**Material provided:**
* * * * *

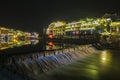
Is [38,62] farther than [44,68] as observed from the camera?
Yes

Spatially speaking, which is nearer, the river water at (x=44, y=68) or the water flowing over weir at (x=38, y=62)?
the river water at (x=44, y=68)

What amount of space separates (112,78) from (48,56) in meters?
7.39

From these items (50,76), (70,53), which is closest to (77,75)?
(50,76)

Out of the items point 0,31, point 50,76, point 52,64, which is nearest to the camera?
point 50,76

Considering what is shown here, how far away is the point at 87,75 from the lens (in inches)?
669

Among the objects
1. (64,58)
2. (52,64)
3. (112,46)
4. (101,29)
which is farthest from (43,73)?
(101,29)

* * * * *

**Problem to work on:** Pull out every line of the records above and reproduce it without changing a word. Leave the pictures out of your answer.

**Response to the task:**
Is [38,62] farther than [44,68] as observed from the camera?
Yes

Spatially speaking, which is nearer, the river water at (x=44, y=68) or the water flowing over weir at (x=38, y=62)?
the river water at (x=44, y=68)

What amount of space separates (112,78) from (48,56) in meters?
7.39

From these items (50,76), (70,53), which is closest to (77,75)?
(50,76)

Out of the items point 0,31, point 50,76, point 52,64, which is nearest to the camera?
point 50,76

Considering what is shown here, how far away is the point at 87,75 from the lens (in inches)?
669

Among the objects
1. (64,58)
2. (52,64)
3. (112,46)
4. (101,29)
which is farthest from (43,73)?
(101,29)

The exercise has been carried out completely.